# To do:
Return everything from the line that contains "As this photograph" down to the line that contains "3883 centimetres", both included, reproducing those lines verbatim.

--*--

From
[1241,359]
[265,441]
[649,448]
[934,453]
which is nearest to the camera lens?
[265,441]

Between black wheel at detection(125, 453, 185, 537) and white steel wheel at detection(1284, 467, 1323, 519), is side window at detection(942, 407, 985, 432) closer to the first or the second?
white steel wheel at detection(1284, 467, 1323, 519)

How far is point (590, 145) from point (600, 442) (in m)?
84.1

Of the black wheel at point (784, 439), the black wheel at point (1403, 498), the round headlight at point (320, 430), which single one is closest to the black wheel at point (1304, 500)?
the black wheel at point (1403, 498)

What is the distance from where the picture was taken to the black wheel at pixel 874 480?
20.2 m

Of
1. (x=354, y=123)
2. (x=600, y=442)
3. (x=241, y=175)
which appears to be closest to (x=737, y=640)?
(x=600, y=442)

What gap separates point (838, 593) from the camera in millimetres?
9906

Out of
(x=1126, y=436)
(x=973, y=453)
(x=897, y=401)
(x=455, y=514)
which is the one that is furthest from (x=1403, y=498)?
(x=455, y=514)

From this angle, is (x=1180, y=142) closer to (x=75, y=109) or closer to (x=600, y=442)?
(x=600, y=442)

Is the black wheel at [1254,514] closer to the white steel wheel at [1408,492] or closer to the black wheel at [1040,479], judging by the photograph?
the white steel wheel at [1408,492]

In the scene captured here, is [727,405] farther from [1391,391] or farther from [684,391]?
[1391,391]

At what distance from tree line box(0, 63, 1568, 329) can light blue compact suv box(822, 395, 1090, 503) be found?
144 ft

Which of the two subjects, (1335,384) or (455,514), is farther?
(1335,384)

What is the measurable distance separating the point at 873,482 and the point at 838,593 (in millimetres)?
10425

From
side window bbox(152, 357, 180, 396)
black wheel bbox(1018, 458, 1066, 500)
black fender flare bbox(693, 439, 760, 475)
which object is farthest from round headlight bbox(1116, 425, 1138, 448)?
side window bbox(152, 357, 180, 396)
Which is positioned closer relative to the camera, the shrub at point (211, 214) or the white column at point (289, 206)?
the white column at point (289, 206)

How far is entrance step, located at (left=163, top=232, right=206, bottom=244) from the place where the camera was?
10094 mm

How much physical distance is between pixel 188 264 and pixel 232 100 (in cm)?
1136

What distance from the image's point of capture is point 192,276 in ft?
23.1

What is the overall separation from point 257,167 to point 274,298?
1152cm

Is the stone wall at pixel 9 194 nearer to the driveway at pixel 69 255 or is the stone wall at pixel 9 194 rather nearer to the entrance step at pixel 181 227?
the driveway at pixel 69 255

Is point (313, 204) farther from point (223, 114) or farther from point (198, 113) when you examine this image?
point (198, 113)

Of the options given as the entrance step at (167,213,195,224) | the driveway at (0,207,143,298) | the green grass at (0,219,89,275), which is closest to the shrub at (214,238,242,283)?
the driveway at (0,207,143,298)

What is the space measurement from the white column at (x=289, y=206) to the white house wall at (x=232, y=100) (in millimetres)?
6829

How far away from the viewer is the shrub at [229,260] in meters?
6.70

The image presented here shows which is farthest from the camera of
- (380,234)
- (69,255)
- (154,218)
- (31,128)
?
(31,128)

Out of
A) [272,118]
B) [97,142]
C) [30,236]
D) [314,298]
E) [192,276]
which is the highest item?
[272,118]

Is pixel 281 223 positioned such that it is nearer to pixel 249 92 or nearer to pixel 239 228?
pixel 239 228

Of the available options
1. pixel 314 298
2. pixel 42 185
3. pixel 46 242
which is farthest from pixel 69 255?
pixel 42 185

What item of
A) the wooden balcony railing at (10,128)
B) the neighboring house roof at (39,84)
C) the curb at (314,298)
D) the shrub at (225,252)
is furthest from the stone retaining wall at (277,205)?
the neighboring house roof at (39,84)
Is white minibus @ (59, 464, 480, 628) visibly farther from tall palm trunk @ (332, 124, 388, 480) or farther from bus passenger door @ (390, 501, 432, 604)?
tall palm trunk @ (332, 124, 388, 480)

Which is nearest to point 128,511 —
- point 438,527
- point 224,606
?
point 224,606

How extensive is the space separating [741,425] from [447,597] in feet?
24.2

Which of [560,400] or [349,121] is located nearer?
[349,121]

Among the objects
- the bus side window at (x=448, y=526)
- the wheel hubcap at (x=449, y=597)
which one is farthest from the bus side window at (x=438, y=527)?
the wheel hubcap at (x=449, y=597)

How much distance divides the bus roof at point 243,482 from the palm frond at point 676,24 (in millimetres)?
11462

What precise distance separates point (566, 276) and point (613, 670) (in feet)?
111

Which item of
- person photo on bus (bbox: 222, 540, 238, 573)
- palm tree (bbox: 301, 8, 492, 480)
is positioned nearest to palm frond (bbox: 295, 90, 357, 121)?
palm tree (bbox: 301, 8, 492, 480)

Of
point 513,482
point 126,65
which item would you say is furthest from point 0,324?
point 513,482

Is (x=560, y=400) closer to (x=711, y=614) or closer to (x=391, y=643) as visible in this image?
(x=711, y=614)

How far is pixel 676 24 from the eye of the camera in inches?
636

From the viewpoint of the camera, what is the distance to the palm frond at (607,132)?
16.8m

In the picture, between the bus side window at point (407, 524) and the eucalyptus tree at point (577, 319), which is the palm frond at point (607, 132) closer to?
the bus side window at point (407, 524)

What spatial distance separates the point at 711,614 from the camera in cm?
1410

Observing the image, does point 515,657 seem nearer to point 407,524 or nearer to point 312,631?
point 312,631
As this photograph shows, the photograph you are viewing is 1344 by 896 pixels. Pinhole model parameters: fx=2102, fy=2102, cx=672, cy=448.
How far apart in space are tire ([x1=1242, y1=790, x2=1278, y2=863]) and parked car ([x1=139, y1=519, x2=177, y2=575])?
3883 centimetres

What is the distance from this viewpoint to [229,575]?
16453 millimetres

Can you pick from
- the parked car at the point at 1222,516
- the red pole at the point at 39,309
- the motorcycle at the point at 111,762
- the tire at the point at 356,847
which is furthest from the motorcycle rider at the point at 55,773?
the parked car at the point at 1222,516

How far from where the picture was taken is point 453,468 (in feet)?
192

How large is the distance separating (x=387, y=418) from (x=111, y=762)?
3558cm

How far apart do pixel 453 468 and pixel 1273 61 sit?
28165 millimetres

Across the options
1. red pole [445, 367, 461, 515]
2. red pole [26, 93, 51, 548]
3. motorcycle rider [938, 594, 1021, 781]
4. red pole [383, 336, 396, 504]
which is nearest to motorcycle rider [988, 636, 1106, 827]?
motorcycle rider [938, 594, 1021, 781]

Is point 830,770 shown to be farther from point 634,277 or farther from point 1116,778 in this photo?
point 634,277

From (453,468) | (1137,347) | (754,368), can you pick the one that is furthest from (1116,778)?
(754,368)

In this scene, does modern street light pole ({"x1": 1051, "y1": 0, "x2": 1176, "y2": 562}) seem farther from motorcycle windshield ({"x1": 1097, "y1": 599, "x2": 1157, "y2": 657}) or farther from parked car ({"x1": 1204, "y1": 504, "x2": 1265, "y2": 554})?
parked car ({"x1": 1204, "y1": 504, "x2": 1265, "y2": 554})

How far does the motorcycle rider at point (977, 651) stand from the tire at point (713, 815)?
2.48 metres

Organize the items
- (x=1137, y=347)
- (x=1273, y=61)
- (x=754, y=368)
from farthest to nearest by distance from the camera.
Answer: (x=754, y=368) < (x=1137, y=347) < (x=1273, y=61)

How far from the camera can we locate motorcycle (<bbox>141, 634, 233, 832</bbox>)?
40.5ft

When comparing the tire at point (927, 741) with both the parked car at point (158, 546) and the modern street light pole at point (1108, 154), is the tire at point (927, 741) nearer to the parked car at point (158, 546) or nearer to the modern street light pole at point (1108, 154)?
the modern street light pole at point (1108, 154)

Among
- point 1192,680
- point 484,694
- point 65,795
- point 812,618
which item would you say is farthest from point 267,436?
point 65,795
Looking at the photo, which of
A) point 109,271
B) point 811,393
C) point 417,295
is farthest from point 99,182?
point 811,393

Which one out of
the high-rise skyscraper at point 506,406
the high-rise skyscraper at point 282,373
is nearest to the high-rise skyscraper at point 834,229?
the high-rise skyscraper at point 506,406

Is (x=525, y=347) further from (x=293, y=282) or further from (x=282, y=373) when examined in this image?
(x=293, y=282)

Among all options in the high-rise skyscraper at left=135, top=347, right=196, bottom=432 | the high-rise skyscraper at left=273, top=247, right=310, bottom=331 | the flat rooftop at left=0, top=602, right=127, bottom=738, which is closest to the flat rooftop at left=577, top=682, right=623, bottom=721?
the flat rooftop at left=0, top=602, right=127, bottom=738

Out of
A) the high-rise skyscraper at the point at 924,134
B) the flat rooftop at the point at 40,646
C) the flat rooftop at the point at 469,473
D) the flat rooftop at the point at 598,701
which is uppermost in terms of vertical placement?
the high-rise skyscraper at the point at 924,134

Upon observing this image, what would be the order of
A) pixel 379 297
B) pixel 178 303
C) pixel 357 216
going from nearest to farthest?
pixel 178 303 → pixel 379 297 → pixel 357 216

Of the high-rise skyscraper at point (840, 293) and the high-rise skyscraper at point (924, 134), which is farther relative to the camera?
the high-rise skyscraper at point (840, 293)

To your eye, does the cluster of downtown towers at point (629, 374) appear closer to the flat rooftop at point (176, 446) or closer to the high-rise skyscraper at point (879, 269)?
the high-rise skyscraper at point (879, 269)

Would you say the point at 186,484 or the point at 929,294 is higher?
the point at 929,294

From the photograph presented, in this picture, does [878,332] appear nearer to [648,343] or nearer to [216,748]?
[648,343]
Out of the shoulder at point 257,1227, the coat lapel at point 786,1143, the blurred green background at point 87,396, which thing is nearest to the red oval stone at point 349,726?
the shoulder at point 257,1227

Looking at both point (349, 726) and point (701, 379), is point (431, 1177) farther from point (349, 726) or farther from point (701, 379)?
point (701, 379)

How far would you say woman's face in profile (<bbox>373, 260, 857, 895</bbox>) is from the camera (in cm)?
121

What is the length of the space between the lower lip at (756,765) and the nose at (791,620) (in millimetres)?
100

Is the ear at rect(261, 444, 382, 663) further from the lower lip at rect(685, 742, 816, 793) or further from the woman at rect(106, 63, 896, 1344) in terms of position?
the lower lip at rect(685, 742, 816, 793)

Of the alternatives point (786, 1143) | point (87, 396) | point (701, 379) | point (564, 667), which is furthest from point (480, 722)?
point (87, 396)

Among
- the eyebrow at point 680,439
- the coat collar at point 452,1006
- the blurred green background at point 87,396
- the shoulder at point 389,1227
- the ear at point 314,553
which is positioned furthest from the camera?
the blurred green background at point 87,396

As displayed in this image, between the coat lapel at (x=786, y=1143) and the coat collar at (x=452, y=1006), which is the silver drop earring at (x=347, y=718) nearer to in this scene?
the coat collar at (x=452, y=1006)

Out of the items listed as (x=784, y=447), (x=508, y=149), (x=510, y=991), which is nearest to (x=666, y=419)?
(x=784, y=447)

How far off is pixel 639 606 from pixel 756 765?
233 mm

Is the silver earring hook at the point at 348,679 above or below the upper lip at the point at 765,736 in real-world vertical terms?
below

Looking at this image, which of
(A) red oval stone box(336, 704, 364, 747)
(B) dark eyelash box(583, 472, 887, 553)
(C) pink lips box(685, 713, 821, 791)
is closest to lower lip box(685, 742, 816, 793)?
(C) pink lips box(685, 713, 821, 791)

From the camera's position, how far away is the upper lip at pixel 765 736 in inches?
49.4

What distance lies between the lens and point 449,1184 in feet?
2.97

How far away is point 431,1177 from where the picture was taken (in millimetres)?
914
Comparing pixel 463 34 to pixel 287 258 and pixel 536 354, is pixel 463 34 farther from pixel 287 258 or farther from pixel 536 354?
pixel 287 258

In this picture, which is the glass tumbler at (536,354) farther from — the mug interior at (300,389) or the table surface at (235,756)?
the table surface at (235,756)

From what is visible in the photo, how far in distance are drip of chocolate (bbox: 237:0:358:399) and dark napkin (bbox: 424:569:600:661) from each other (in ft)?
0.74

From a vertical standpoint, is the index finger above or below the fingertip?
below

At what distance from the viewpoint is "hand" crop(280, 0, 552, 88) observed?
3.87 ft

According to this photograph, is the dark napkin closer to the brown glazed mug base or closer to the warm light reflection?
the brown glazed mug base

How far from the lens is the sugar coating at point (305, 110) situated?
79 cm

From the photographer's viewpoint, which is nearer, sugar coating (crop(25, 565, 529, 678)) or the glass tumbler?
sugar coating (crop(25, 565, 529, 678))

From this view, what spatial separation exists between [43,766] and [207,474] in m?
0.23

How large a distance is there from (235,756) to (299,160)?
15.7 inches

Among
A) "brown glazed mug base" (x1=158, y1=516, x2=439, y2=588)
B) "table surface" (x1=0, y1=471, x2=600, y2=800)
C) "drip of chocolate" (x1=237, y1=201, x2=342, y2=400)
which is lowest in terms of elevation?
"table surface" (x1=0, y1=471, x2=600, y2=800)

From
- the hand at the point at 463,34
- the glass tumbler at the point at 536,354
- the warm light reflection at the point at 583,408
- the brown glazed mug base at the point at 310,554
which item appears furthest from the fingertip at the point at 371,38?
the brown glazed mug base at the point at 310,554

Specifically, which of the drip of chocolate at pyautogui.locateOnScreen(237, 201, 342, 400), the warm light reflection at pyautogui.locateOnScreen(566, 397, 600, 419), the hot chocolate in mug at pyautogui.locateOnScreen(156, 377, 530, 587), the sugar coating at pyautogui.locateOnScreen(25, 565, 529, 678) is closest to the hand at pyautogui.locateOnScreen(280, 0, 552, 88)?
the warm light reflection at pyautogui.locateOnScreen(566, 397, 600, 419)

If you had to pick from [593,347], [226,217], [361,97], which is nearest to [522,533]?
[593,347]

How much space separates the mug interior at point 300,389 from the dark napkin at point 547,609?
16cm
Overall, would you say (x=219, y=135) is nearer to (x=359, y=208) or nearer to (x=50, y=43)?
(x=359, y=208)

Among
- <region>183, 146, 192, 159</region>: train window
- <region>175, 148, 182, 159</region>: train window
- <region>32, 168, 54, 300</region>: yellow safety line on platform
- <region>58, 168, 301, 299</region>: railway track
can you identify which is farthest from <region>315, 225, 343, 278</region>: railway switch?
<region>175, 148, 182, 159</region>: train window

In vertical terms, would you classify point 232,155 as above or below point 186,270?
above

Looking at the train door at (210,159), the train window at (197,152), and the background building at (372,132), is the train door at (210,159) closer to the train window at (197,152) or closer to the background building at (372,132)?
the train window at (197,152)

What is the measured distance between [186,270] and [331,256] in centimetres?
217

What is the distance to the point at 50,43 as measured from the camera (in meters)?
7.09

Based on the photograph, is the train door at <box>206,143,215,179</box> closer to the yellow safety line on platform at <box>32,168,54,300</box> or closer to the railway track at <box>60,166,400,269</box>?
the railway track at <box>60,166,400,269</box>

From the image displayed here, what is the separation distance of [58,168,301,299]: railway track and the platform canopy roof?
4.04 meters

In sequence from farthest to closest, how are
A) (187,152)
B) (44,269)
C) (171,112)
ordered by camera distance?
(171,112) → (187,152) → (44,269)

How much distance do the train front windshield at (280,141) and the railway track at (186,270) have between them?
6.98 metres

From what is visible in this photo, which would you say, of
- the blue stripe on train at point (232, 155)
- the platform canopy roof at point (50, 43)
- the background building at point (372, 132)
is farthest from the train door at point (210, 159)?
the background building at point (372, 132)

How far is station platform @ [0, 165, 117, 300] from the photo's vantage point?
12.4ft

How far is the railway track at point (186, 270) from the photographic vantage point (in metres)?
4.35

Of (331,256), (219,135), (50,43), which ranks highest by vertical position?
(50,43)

--*--

# Exercise result:
As this photograph shows, the photograph you are viewing is 1344 by 896 pixels. Pinhole model parameters: fx=2102, fy=2102, cx=672, cy=448.
How far apart in space are tire ([x1=1242, y1=790, x2=1278, y2=863]) and parked car ([x1=139, y1=519, x2=177, y2=575])?
3883 centimetres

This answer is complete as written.